- _Required work_
**a)** In the discussion, who does the writer say makes up the vast majority of the audience for transgender transformation stories?
**b)** Reproduce the discussion word for word, starting at the words "Please don't belittle" and stopping after the words "what I'm speaking.".

===== Text passage =====

Actual men would not take this bargain.
If you think you're a man and would take this bargain, you should discuss this with your therapist and start thinking deeply about your gender identity, because there might be some stuff about yourself you haven't realized before lol.
Please don't belittle struggles of people you don't know and question their identities, even as a joke.
Chances to hurt someone AND yourself are equal, just trust me I know what I'm speaking.
I don't think that it's reasonable to interpret the comment you've quoted the way you have. I don't think it's belittling. The thing to keep in mind is that there is actually a pretty large niche industry for writing transgender transformation stories like these. The vast, vast majority of the audience for these (or at least the only people I've ever seen open about engaging with that sort of content) are closeted and early or pre-transition trans people. That is, works like that were something they came upon earlier in their lives and it sparked a major realization leading to their interest in transition, though they may not read as much of it later on (some still do).
I've not engaged much with them personally because the majority of them seemed to have coercive components to the story that I found hard to enjoy. But I think for a lot of closeted people that's part of the appeal, in much the same way that a lot of cis women reading het romance stories find coersion part of the charm, as it gives them a way out of taking full responsibility for their horniness; just swap out a set of internalized misoogyny those cis women are working through while reading those books with internalized transphobia for the tg-tf audience.

===== Information shown =====

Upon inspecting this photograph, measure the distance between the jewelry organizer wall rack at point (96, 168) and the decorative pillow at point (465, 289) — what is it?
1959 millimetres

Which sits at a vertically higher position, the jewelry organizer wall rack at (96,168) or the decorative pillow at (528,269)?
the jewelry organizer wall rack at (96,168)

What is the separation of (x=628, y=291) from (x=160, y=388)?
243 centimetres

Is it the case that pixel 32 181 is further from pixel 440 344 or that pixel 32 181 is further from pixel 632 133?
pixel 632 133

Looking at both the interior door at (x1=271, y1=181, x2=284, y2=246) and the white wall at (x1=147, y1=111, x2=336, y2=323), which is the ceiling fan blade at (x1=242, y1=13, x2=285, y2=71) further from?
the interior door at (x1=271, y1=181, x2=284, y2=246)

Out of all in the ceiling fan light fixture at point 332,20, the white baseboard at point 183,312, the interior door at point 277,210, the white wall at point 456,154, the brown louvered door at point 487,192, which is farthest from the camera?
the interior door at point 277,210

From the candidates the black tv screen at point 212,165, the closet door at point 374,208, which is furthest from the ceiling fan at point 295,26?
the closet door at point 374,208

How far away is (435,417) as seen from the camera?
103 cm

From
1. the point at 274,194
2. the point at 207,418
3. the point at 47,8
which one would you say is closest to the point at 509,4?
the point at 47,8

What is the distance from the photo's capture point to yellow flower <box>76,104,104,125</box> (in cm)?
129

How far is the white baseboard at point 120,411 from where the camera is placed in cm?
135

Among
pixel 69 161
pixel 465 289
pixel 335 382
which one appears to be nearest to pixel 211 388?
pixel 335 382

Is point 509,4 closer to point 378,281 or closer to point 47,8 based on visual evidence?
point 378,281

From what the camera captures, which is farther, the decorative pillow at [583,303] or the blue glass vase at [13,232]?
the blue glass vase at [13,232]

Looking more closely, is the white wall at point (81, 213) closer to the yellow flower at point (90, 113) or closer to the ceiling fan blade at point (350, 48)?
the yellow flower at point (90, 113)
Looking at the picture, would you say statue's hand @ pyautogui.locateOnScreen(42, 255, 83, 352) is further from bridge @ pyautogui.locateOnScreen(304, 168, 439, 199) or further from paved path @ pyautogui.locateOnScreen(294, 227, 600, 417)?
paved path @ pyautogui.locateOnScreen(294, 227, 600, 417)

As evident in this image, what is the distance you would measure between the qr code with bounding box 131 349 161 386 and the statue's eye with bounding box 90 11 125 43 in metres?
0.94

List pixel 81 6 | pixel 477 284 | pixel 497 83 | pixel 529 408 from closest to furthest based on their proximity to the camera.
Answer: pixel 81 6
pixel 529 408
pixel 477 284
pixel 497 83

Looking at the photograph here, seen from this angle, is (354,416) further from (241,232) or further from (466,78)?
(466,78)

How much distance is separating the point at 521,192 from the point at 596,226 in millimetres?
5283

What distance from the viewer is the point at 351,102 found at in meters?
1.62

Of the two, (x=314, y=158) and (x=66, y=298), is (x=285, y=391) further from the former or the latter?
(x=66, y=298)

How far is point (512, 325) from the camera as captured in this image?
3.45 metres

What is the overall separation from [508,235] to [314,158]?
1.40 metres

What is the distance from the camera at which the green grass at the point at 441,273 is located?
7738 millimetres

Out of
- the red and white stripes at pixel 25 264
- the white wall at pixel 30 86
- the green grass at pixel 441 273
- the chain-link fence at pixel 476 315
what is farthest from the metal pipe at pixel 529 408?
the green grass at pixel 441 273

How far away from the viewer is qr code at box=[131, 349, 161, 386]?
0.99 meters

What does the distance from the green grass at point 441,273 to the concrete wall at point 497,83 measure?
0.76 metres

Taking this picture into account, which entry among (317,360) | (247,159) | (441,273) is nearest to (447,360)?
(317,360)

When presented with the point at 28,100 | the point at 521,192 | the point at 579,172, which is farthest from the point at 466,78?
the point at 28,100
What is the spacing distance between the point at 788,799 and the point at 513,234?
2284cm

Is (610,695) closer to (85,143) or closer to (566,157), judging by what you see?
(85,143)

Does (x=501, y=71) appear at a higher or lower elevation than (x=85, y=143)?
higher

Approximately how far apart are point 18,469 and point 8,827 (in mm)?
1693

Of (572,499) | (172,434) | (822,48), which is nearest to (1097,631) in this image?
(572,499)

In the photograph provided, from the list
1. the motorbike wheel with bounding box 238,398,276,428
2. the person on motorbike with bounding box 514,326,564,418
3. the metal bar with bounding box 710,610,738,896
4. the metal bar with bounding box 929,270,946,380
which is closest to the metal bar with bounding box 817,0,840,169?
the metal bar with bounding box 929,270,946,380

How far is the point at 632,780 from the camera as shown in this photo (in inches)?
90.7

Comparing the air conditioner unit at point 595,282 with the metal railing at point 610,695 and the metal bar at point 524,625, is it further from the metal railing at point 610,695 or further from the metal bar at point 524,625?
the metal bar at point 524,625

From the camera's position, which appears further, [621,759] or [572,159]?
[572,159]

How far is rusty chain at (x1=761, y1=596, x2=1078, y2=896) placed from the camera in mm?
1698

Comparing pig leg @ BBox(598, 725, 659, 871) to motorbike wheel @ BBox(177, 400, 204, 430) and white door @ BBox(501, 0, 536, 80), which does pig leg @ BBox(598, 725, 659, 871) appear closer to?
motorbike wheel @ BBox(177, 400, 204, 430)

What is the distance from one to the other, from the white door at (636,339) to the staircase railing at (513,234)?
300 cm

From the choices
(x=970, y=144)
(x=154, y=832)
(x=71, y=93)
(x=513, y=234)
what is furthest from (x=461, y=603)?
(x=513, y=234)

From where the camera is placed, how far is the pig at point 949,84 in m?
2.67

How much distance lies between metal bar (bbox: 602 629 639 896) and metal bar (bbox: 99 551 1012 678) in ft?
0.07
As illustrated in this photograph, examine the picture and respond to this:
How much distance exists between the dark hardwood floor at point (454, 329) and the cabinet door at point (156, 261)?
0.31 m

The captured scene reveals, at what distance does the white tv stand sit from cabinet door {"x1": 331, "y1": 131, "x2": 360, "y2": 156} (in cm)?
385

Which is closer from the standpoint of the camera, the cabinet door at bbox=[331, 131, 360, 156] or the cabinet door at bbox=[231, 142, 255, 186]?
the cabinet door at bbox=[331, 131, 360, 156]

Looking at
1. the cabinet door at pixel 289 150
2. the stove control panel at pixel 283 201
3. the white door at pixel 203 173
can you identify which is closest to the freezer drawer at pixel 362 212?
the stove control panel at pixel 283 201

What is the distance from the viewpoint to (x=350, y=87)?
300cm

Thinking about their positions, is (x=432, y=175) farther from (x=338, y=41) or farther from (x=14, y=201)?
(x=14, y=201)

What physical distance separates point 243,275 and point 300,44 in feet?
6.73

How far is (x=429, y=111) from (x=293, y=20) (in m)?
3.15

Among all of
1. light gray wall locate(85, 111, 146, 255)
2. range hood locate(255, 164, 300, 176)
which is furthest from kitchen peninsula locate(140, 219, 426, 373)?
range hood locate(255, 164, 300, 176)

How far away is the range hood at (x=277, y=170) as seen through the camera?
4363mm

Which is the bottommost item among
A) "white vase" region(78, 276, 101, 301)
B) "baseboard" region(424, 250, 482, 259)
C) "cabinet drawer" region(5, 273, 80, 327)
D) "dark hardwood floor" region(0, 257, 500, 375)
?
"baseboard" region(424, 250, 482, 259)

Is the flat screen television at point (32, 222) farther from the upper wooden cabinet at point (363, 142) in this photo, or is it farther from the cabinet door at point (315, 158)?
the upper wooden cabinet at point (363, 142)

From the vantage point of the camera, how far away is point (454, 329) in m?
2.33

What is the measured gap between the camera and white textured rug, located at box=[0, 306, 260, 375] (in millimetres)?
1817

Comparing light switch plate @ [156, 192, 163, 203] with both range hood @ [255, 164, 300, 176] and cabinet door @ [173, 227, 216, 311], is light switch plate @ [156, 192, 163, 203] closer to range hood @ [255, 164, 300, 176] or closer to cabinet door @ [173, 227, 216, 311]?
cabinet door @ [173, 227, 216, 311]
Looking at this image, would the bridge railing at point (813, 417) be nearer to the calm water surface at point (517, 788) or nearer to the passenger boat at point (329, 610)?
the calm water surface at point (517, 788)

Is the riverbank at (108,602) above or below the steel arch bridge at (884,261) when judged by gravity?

=====

- _Answers for the tasks_
**a)** Closeted and early or pre-transition trans people.

**b)**
Please don't belittle struggles of people you don't know and question their identities, even as a joke.
Chances to hurt someone AND yourself are equal, just trust me I know what I'm speaking.